(Text section)

REMGRO LIMITED - Restructuring of interests in Mediclinic Holdings implementation of transaction

Release Date: 01/07/2026 11:35
Code(s): REM     PDF:  
Wrap Text
Restructuring of interests in Mediclinic Holdings – implementation of transaction

REMGRO LIMITED
(Incorporated in the Republic of South Africa)
(Registration number: 1968/006415/06)
ISIN: ZAE000026480
JSE and A2X share code: REM
("Remgro")

RESTRUCTURING OF INTERESTS IN MEDICLINIC HOLDINGS – IMPLEMENTATION OF
TRANSACTION

Capitalised terms used in this announcement shall, unless otherwise defined herein or the
context otherwise requires, have the same meanings as set out in Remgro's category 2
announcement dated 31 March 2026 ("Category 2 Announcement").

On 31 March 2026, Remgro announced that it had reached agreement with Investment Holding
Limited S.à.r.l ("IHL"), a subsidiary of MSC Mediterranean Shipping Company Holding SA,
Mediclinic Luxembourg, Mediclinic Group Limited and Mediclinic Holdings regarding a
restructuring of Remgro and IHL's respective interests in the Combined Mediclinic Group.

As further detailed in the Category 2 Announcement, the Proposed Transaction comprises two
components:

(i)    the Hirslanden Disposal, pursuant to which IHL will acquire 100% of Hirslanden and
       Hirslanden's interest in all of its subsidiaries and associates, housing Mediclinic Holdings'
       Swiss business unit; and
(ii)   the MCSA Acquisition, pursuant to which Remgro will acquire 100% of MCSA and MCSA's
       interest in all of its subsidiaries and associates, housing Mediclinic Holdings' Southern
       African business unit.

(End Text section)

• [What to work on]: Pick up the announcement on the Mediclinic Holdings restructuring from where it stops and continue it.

(Available data)

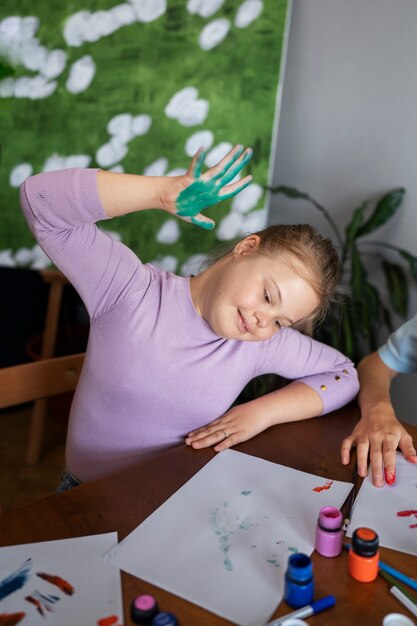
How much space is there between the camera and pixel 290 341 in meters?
1.20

(End Available data)

• [Final answer]:
Each transaction component is subject to the satisfaction or waiver (as applicable) of respective
Conditions Precedent (as defined and described in paragraph 6 of the Category 2
Announcement) by no later than the Longstop Date (being 30 September 2027).

Remgro is pleased to advise its shareholders that all the Hirslanden Conditions Precedent and
the MCSA Conditions Precedent have been fulfilled and that each of the Hirslanden Disposal and
the MCSA Acquisition has been implemented and closed, on 1 July 2026. As a result, Remgro:
(i) no longer holds any interest in Mediclinic Holdings' Swiss business unit, which is now owned
by IHL as to 100%; and (ii) now owns 100% of Mediclinic Holdings' Southern African business unit,
through its sole shareholding of MCSA.

In terms of the Implementation Agreement, Remgro acquired MCSA Group for $950 million and
IHL acquired Hirslanden Group for $950 million. These amounts were adjusted to $947 million for
MCSA Group and $1 077 million for Hirslanden Group, to reflect the agreed leakages and accruals
between the Locked-Box Date and the Implementation Date.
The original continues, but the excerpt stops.